Task instructions: With pictures left out, output exactly the lines of the listing below from the line that has "Multi-spectral Supercontinuum SWIR" to the line that has "Two Types of", both lines kept.

Material provided:
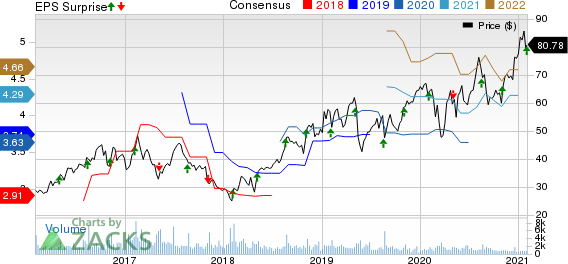 Fabrinet Price, Consensus and EPS Surprise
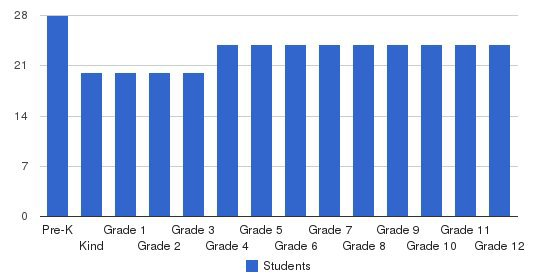 Hernando Christian Academy Students by Grade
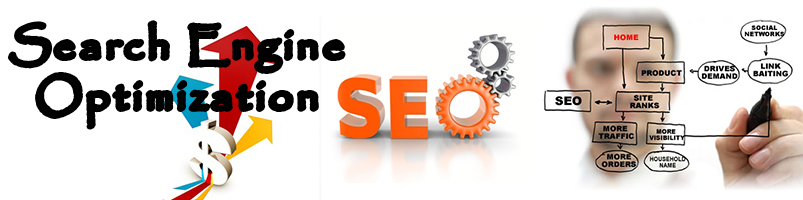 Affordable SEO Services Services San Francisco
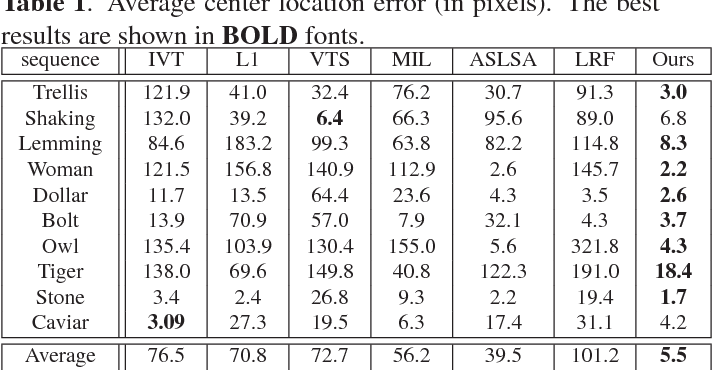 Table 1. Average center location error (in pixels). The best results are shown in BOLD fonts.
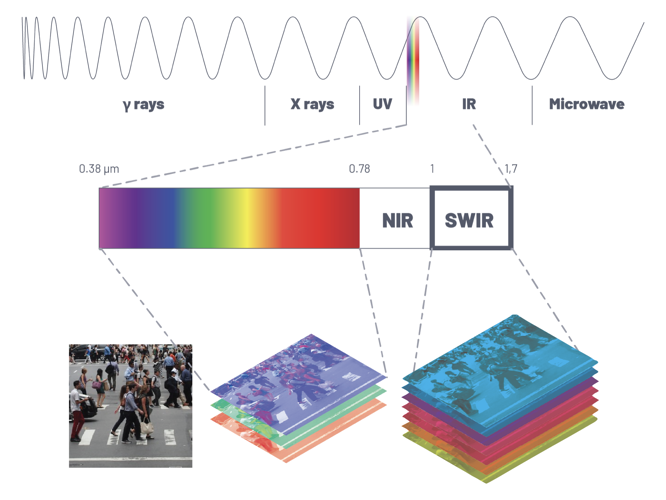 Multi-spectral Supercontinuum SWIR Laser for LiDAR - Outsight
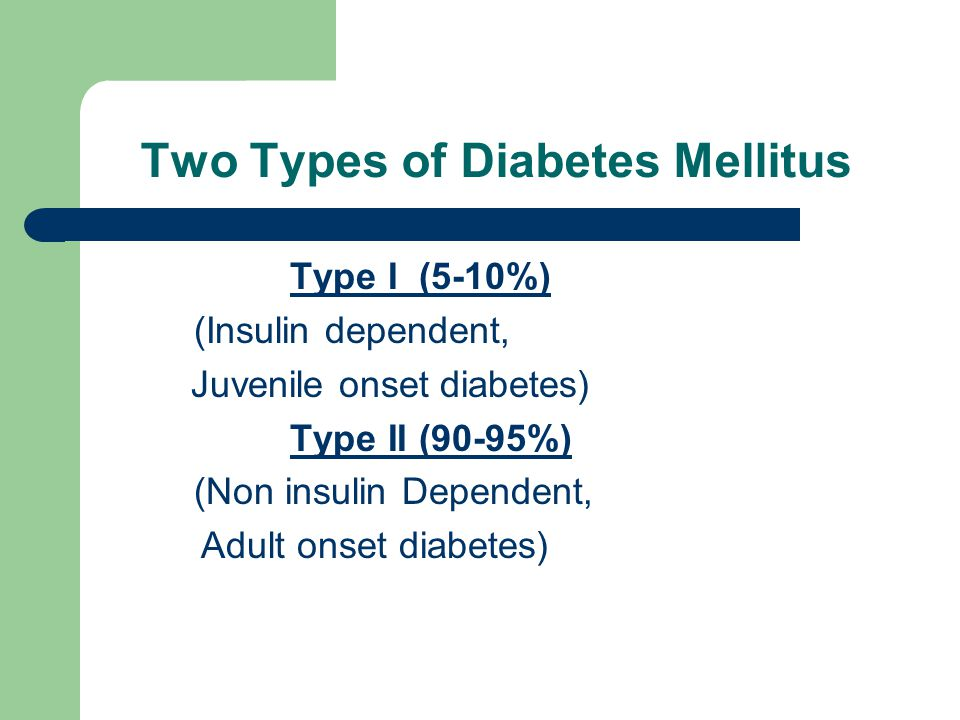 Two Types of Diabetes Mellitus Type I (5-10%) (Insulin dependent, Juvenile onset diabetes) Type II (90-95%) (Non insulin Dependent, Adult onset diabetes)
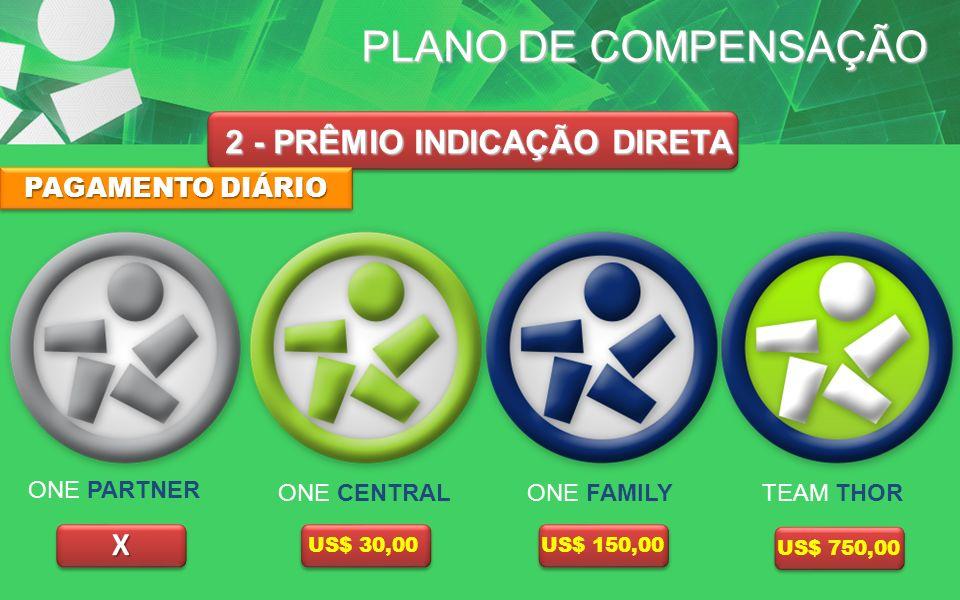 PLANO DE COMPENSAÇÃO 2 - PRÊMIO INDICAÇÃO DIRETA X US$ 30,00US$ 150,00 US$ 750,00 PAGAMENTO DIÁRIO ONE CENTRAL ONE PARTNER TEAM THORONE FAMILY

Your response:
 Multi-spectral Supercontinuum SWIR Laser for LiDAR - Outsight
 Two Types of Diabetes Mellitus Type I (5-10%) (Insulin dependent, Juvenile onset diabetes) Type II (90-95%) (Non insulin Dependent, Adult onset diabetes)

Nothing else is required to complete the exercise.